(Dataset entries)
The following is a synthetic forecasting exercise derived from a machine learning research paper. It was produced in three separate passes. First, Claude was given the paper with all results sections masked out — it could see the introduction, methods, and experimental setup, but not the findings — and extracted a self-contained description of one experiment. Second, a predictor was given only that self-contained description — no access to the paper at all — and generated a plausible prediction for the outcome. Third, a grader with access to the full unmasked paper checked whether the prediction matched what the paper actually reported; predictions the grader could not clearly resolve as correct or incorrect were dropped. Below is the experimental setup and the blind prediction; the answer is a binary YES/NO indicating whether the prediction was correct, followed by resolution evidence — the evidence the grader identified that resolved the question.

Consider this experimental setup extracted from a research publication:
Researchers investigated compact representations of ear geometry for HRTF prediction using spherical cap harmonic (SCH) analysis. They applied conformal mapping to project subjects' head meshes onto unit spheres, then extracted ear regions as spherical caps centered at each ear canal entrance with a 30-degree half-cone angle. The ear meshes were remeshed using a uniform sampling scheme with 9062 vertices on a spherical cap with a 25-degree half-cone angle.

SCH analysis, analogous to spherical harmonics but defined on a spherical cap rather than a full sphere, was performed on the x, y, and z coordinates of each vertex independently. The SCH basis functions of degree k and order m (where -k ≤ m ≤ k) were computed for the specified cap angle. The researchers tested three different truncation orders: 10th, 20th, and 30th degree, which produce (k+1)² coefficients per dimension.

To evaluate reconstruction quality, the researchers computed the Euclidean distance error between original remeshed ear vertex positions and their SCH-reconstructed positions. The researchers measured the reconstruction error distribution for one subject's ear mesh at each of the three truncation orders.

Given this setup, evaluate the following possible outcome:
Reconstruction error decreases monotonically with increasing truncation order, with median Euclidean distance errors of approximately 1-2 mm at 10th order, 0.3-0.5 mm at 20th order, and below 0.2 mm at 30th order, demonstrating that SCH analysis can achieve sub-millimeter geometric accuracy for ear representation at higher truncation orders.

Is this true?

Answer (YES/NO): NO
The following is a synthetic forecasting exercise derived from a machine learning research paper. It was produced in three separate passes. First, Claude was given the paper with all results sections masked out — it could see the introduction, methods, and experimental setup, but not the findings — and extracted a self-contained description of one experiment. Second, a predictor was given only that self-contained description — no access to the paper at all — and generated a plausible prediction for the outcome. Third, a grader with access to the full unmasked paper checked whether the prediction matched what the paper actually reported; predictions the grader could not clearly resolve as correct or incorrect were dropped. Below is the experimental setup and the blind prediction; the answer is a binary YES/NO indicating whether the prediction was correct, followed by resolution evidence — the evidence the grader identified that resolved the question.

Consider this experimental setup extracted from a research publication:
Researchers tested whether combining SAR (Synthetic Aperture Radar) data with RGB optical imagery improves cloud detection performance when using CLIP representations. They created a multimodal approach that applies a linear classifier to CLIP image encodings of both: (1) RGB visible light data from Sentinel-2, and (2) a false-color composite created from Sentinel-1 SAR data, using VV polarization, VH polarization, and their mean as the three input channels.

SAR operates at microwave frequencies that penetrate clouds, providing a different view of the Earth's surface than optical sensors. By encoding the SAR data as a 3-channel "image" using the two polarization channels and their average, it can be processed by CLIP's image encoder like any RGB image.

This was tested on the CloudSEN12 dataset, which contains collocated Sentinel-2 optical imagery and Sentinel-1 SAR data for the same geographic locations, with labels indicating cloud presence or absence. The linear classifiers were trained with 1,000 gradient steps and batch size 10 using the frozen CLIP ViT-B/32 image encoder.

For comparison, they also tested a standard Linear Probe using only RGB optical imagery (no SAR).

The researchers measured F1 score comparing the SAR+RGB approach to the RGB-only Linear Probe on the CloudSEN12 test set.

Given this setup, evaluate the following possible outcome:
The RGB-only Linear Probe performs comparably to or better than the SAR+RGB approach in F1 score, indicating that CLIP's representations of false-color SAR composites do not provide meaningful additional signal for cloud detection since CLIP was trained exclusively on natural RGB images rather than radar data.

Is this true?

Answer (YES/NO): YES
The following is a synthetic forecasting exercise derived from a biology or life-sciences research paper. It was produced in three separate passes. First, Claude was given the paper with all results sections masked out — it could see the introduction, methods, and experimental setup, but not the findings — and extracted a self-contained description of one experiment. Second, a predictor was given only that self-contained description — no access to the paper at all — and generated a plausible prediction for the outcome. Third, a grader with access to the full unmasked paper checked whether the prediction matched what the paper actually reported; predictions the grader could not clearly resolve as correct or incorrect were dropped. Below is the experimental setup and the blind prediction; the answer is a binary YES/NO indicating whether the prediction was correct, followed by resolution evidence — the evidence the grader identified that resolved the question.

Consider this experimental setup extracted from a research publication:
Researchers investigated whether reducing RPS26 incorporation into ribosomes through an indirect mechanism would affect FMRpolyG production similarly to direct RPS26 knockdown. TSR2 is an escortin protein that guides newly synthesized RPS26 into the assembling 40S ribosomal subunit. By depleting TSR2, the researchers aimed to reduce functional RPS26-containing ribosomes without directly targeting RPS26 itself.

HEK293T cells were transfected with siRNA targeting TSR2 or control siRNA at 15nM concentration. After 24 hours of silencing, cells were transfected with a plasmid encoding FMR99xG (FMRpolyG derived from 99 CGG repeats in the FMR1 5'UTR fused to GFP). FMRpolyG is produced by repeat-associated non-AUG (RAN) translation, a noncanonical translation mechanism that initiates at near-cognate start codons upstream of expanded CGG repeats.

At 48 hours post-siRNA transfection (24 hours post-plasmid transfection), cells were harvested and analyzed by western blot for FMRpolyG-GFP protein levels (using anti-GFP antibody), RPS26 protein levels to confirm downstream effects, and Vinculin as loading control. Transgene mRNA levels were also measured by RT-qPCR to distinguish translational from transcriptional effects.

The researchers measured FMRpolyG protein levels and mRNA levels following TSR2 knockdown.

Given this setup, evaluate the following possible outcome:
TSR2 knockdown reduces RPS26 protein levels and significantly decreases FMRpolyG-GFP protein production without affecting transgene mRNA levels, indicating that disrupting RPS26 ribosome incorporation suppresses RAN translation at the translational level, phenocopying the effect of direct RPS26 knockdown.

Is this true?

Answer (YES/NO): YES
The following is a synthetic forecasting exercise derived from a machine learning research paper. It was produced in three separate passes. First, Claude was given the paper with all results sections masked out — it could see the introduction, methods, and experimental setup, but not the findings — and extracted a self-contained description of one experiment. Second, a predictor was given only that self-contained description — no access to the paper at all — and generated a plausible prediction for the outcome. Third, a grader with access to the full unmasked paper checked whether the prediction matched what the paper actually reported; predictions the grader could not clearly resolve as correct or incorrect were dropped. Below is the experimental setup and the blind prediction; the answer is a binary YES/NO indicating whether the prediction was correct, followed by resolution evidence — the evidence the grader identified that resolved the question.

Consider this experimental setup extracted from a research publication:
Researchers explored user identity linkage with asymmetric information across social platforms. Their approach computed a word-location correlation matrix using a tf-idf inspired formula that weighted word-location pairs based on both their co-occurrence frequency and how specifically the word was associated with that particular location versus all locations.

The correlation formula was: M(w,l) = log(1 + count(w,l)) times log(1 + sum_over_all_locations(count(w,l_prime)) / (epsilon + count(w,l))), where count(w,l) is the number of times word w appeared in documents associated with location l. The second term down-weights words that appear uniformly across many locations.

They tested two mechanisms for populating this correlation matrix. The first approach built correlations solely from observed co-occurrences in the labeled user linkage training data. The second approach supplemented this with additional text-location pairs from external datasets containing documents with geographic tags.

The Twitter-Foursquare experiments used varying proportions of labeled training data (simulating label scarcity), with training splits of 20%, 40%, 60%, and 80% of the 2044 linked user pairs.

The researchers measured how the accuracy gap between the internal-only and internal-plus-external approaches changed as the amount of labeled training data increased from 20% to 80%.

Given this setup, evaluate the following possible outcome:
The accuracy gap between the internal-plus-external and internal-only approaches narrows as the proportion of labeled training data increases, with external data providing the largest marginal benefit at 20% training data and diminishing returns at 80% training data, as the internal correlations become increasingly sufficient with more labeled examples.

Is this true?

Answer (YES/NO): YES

| Action item |
Your answer should be one number: how many lines above include the word "across".

| Exercise solution |
2